For its part, ADCS also plans to carve out its own niche. Feldman wants to concentrate on running proof-of-concept trials for new compounds to help expand the realm of clinical targets for AD beyond Aβ and tau. He is also interested in developing treatments for symptomatic disease. “We would like to create more options across a diverse pipeline of opportunities,” Feldman told Alzforum. The ADCS is finishing up seven trials funded under the NIA grant or through other partnerships such as UC Cures. ADCS also has new projects in development that Feldman expects will provide some of its infrastructure funding for the immediate future, such as a collaboration with Biohaven Pharmaceuticals to test its glutamate-modulating drug trigriluzole in mild to moderate AD (see press release).
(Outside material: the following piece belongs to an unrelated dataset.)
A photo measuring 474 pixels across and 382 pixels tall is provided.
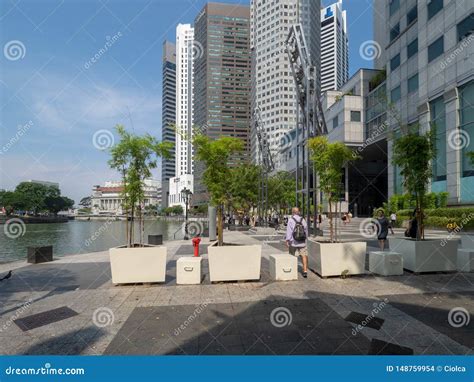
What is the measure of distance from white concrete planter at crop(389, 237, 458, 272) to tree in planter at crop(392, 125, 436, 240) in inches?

Feldman also expects to collaborate with ACTC and GAP Net. The ADCS website lists 103 participating clinical sites, many of which overlap with the other networks. Some of the larger sites, such as Brigham’s, may run trials from all three networks. Another example is Butler Hospital in Providence, Rhode Island. “We are members of ACTC, ADCS, and GAP to meet the National Plan goal of breakthrough treatments by 2025 and the development of combination treatments for AD,” said its leader, Steve Salloway.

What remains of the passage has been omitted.